Roland Garros Airport is the hub of Air Austral and served 2,293,042 passengers in 2017 (8.8% more than in 2016). Air Austral also has its head office on the airport property. When Air Bourbon existed until 2004, its head office also was on the airport property. The airport is at an elevation of 20 m above mean sea level. It has two asphalt paved runways: 12/30 measuring 3200 × 45 m and 14/32 measuring 2670 × 45 m.

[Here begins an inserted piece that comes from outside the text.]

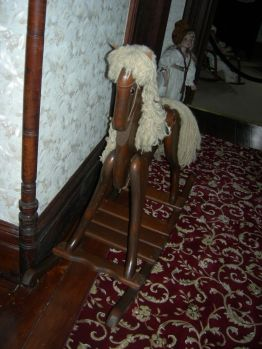 rocking horse, upstairs hallway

It operates the world's three longest domestic flight routes; to Paris (Charles De Gaulle and Orly) and to Marseille.

== Airlines and destinations ==

| Airlines | Destinations |
|---|---|
| Air Austral | Antananarivo, Antsiranana, Bangkok–Suvarnabhumi, Dzaoudzi, Johannesburg–O. R. Tambo, Mauritius, Moroni, Nosy Be, Paris–Charles de Gaulle, Toamasina |
| Air France | Paris–Charles de Gaulle |
| Air Mauritius | Mauritius |
| Corsair International | Antananarivo, Dzaoudzi, Marseille, Paris–Orly, Toulouse |
| Ewa Air | Dzaoudzi |
| French Bee | Paris–Orly |
| IndiGo | Chennai |

==Ground transport==
It was once planned to construct a Réunion Tram Train to link the airport to the capital Saint-Denis and Saint-Paul, but plans for the construction were abandoned in 2013.